Step 4 — Dress and finish
Drizzle the olive oil and aged balsamic evenly over the entire platter. Follow with the warm honey glaze. Finish with a generous pinch of flaky sea salt and several cracks of black pepper. If using, scatter the toasted nuts over the top for crunch and texture contrast. Serve immediately — this dish does not hold well once dressed.
Chef’s Notes
- Ingredient quality is everything — this dish has nowhere to hide. Use the ripest peaches you can find, the freshest burrata available, and your best olive oil and balsamic.

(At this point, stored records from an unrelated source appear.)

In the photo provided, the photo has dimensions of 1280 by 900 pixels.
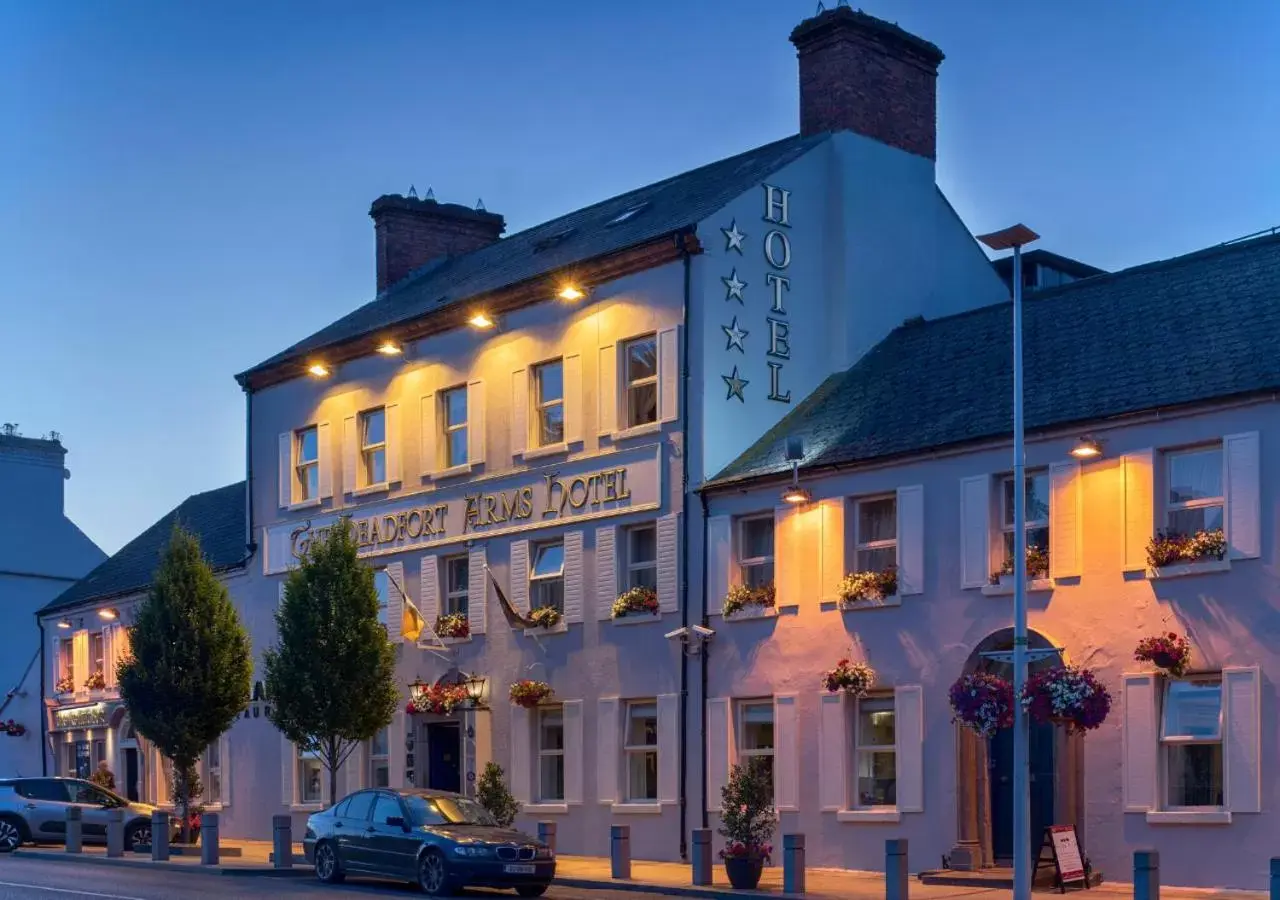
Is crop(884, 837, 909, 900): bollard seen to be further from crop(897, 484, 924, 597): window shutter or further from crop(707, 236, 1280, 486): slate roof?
crop(707, 236, 1280, 486): slate roof

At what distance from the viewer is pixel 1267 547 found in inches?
846

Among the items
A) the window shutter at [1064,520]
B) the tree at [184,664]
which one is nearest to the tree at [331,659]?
the tree at [184,664]

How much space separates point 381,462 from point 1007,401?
14.7 meters

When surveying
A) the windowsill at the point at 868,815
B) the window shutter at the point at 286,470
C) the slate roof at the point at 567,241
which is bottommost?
the windowsill at the point at 868,815

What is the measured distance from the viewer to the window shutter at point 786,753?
26734mm

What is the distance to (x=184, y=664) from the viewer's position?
33562mm

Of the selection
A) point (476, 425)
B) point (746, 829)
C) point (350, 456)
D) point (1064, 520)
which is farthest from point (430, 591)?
point (1064, 520)

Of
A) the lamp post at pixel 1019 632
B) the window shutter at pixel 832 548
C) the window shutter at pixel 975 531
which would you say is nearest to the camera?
the lamp post at pixel 1019 632

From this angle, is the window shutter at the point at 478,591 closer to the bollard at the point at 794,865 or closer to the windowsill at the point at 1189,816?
the bollard at the point at 794,865

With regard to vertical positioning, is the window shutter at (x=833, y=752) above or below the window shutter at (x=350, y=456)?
below

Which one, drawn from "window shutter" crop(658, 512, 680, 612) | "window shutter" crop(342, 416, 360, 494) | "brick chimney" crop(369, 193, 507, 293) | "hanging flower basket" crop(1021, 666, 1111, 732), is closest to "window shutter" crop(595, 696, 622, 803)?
"window shutter" crop(658, 512, 680, 612)

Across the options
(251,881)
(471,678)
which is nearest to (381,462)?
(471,678)

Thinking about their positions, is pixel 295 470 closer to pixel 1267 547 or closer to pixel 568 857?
pixel 568 857

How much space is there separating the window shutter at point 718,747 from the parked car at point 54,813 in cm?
1194
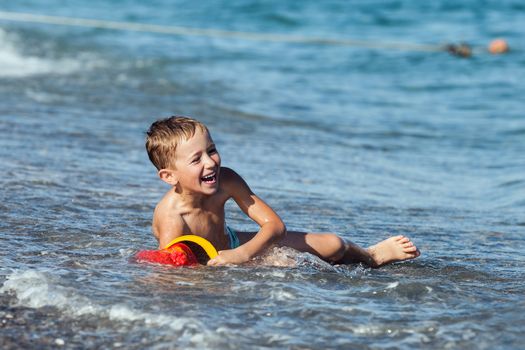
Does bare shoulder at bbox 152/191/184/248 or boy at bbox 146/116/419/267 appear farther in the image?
bare shoulder at bbox 152/191/184/248

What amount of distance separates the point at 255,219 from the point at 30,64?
10.9 m

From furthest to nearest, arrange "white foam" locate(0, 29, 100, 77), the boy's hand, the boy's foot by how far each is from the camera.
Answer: "white foam" locate(0, 29, 100, 77) → the boy's foot → the boy's hand

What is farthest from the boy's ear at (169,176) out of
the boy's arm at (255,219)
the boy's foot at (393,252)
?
the boy's foot at (393,252)

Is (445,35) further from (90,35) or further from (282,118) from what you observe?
(282,118)

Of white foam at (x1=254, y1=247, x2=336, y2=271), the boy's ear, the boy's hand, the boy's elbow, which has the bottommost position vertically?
white foam at (x1=254, y1=247, x2=336, y2=271)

- Burrata temperature — take the burrata out of the refrigerator 20 minutes before serving. Cold burrata is dense and lacks the silky, flowing texture that makes this dish work.
- Aged balsamic — a thick, syrupy aged balsamic is ideal here. Thin supermarket balsamic vinegar will taste sharp and acidic rather than sweet and complex. If that is all you have, reduce it in a small saucepan until syrupy before using.
- Seasonal note — this dish is only worth making with in-season peaches. Out of season, substitute ripe figs, nectarines, or grilled pears.